In some embodiments, the middle of the top surface of the electrode column 14 may extend downward to form a vent hole 140, and the upper end of the vent hole 140 is in communication with the vaporization cavity 1310. The lower end of the vent hole 140 is provided with a bottom wall 143, and the bottom wall 143 blocks the lower end of the vent hole 140, to prevent the leaking liquid from leaking to the outside. At least one air inlet 1412 is further formed on the side wall of the first column body 141, and at least one air inlet hole 1630 may further be opened on the side wall of the upper portion of the docking portion 163 that is not provided with a threaded structure. An annular vent gap 144 is formed between the outer wall surface of the first column body 141 and the inner wall surface of the base 16, and the outside air can enter the vent hole 140 by sequentially passing through the air inlet hole 1630, the vent gap 144, and the air inlet 1412. In this embodiment, a plurality of air inlets 1412 and air inlet holes 1630 are provided, the plurality of air inlets 1412 are evenly spaced along the circumferential direction of the first column body 141, and the plurality of air inlet holes 1630 are evenly spaced along the circumferential direction of the docking portion 163.

# [Data supplied]

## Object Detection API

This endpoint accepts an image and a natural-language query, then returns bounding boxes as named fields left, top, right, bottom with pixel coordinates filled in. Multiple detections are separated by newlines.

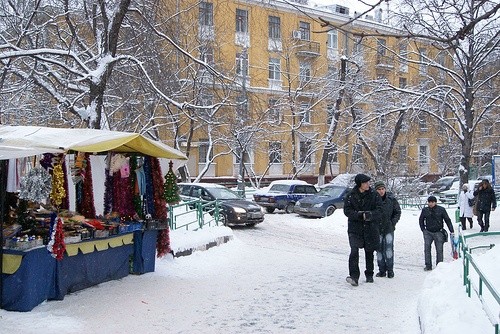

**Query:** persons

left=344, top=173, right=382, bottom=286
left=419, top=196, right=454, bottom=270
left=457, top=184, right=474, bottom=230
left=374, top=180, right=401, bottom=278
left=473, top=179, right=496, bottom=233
--
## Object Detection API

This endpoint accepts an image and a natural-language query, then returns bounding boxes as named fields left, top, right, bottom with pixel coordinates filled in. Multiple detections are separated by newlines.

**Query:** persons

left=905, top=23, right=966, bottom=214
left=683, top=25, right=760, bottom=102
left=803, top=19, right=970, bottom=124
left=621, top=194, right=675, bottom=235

# [Goal 1]
Using the electrode column passage, explain in one or two sentences why the lower end of vent hole 140 has a bottom wall 143.
# [Goal 2]
Summarize the electrode column passage in two sentences.
# [Goal 3]
Write the next part of the electrode column passage, picking up after its final sentence.
The listing comes from a different source than the passage on the electrode column.

# [Right answer 1]
Bottom wall 143 closes off the lower end of vent hole 140. This keeps leaking liquid from escaping to the outside.

# [Right answer 2]
A vent hole 140 runs down from the middle of the electrode column's top surface, opens into the vaporization cavity at its upper end, and is sealed at its lower end by a bottom wall that keeps leaking liquid from escaping. Outside air reaches the vent hole through air inlet holes in the docking portion, an annular vent gap between the first column body and the base, and air inlets in the first column body, and in this embodiment several inlets and inlet holes are evenly spaced around their parts.

# [Right answer 3]
In some embodiments, at least one vent passage 152 may further be formed on the insulation sleeve 15, and the at least one vent passage 152 communicates the vent gap 144 with the outside. In one embodiment, the vent passage 152 may be configured for air intake, that is, for the outside air to enter the vent gap 144. In this case, the base 16 may or may not be provided with the air inlet holes 1630. In another embodiment, the vent passage 152 may be configured to communicate the vent gap 144 with an airflow sensor in the power supply device 200, so that the power supply device 200 can be enabled through the airflow sensor when inhaling, to supply power to the vaporizer 100.
In this embodiment, a plurality of vent passages 152 are provided and evenly spaced along the circumferential direction of the insulation sleeve 15. Each vent passage 152 includes a vent opening 1521 formed on the upper end surface of the insulation sleeve 15 and a vent groove 1522 that is in communication with the vent opening 1521 and formed on the inner wall surface of the insulation sleeve 15 along the longitudinal direction. It may be understood that, in another embodiment, the vent passage 152 may alternatively be formed on the outer wall surface of the insulation sleeve 15.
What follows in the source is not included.